Enabling Progression in the Future of Work
The Future of Work is fast-paced, and the half-life of skills is shortening. Much like our Formula 1 drivers, we must have quick and effective pitstops, to retool and get back in the race. Training providers must have speed-to-market and move away from traditional certifications to peer network approval systems and industry crowd-sourced on-the-go learning. An example of such a “pitstop” is The Healthcare Academy, set up by the Healthcare Services Employees’ Union and NTUC LearningHub, which upskills workers through industry co-created programmes, delivered through varied modes of learning. Such concerted efforts are needed to ensure that our workers upskill in tandem with transformation efforts.
While the Progressive Wage Model (PWM) is associated with low-wage, rank and file workers, PMETs can also benefit from PWM, especially lower-wage PMETs (earning between $2,500 to $3,500 per month) in highly impacted jobs. Beyond the mandatory PWM, our unions have been implementing structured wage and skills ladders, benefitting all workers, including PMETs. It is timely to scale these efforts on a national level and extend the PWM to lower-wage PMETs to provide for their progression and upward labour mobility.

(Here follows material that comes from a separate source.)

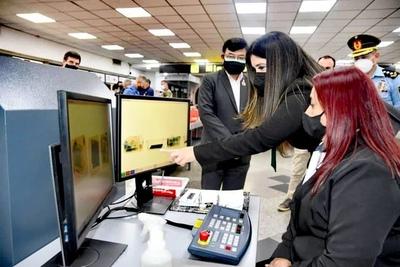 Presentan plan de Aeropuertos Seguros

Expanding Potential of our Future Workers
Our Future Workers will increasingly participate in new ways of work and employment models. With flexible and digital-enabled work, we can tap on sources of untapped labour supply to expand our workforce. To expand the potential of our ageing workforce, I have called for the SEC, CSP and WorkPro to be extended and enhanced to maximise our workforce’s productive longevity and am glad the Budget this year has responded positively. I want to also call for more pre-emptive and pro-active training as we can only do this with strong support from our tripartite partners.
To enable workers to take charge and expand their potential, workers can tap on their SkillsFuture Credits to upskill. Utilisation has increased, and it is time for a top-up of another $500 so that workers can go further in their personal growth. These credits have helped seed and catalyse lifelong learning. Our unions have also been working with employers to set aside time for workers’ upskilling. Some companies have also voluntarily provided a top-up of employees’ SkillsFuture Credits to fund their training, and more companies are encouraged to do so.
All stakeholders have a part to play in co-creating our future. We need to create wealth rather than focus on spending more. More wealth means more to spend. We are generating wealth by transforming our economy to higher value activities and constantly attracting such investments. Most importantly, we must make sure our workers have the skills to do these jobs. We should be bolder in spending money on upgrading and re-training. Help our workers earn more, in better jobs. Regulate the training providers, not the trainees. What obstacles are there to prevent our workers from going for continuous education and training (CET), we need to tackle those! If we argue about how to share a stagnant pie, we are fighting a losing battle. We should be working together to grow the pie.
The Labour Movement is committed to serve as the workers’ viewfinder in navigating the work landscape, by bringing stakeholders together to collectively make better skills, jobs and pay real for workers.